■ **TASK TO COMPLETE**: Copy out exactly, from the entries that follow, the line holding "Prime Minister's residence at Morne Daniel", the line holding "Revera Business Theme", and all lines between them, but no pictures.

■ **EXTRACTED RECORDS**:

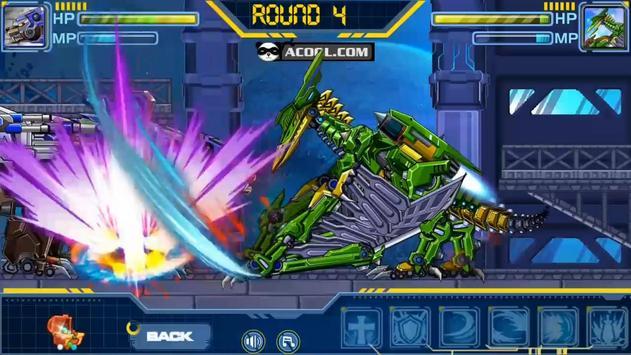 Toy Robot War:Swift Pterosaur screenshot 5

---

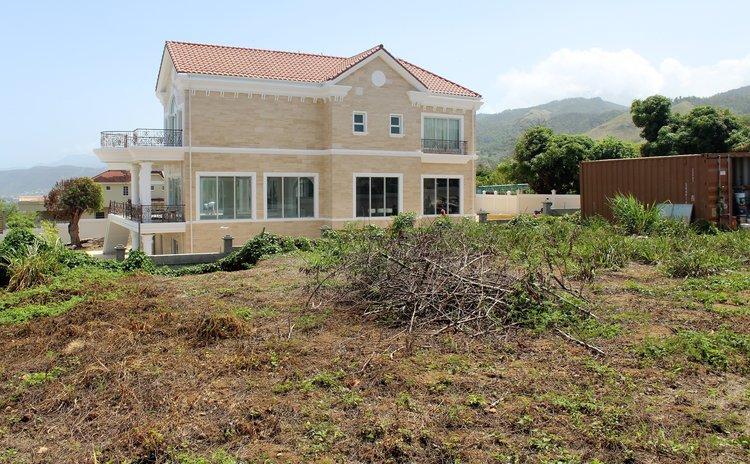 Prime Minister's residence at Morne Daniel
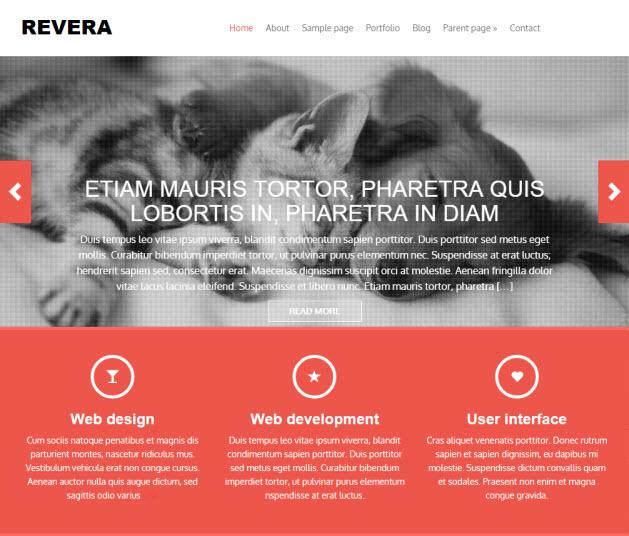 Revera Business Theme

■ **EXERCISE RESULT**:
 Prime Minister's residence at Morne Daniel
 Revera Business Theme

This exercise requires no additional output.